--- start of Provided text ---
Instead, her research has revealed that alternative shore protection methods, such as living shorelines, are better for the environment and more resilient to erosion and damage from major storms.


Gittman will discuss her findings during a lecture, “Are We Engineering Away Our Natural Defenses Along North Carolina’s Coast?” at 6 p.m. Thursday, Nov. 30 at the University of North Carolina Coastal Studies Institute in Wanchese.

The lecture is part of the University of North Carolina Coastal Studies Institute’s monthly “Science on the Sound”   series.

Gittman’s research focuses on understanding the extent, drivers, and ecological consequences of shoreline hardening, such as bulkheads, as well as evaluating alternative shore protection approaches, such as living shorelines.

The demand for coastal defense against storms has increased with population growth and development. Shoreline hardening, or building bulkheads, is designed to prevent erosion and property loss, but it can also alter coastal ecosystems.
--- end of Provided text ---
--- start of Stored data ---
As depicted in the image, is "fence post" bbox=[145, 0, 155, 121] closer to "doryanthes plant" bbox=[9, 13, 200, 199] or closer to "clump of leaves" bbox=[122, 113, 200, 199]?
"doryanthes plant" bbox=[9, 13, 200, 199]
--- end of Stored data ---
▸ **Exercise requirements**
1. Answer these from the passage on Gittman's shoreline research:
(a) On what date and at what time is Gittman's lecture?
(b) Of which monthly series is the lecture a part?
(c) What has increased the demand for coastal defense against storms?
2. Write the next few sentences of the passage on Gittman's shoreline research, picking up after its final sentence.
The material shown after the passage on shoreline research is unrelated to that passage.

▸ **Exercise results**
1.
(a) Thursday, Nov. 30, at 6 p.m.
(b) The "Science on the Sound" series.
(c) Population growth and development.

2.
Results from multi-year field studies and waterfront resident surveys in North Carolina suggest that living shorelines promote higher diversity and more abundant marine organisms, and recover more quickly from storm damage and erosion.


Gittman’s presentation will highlight a variety of erosion control strategies, both natural and engineered, and the benefits each brings to coastal systems.

The UNC Coastal Studies Institute is located at 850 N.C. 345 in Wanchese. The presentation is free and the public is welcomed and encouraged to attend.

The program will be streamed live at Coastal Studies Institute Outreach and the online audience will be able to ask questions through a chat room.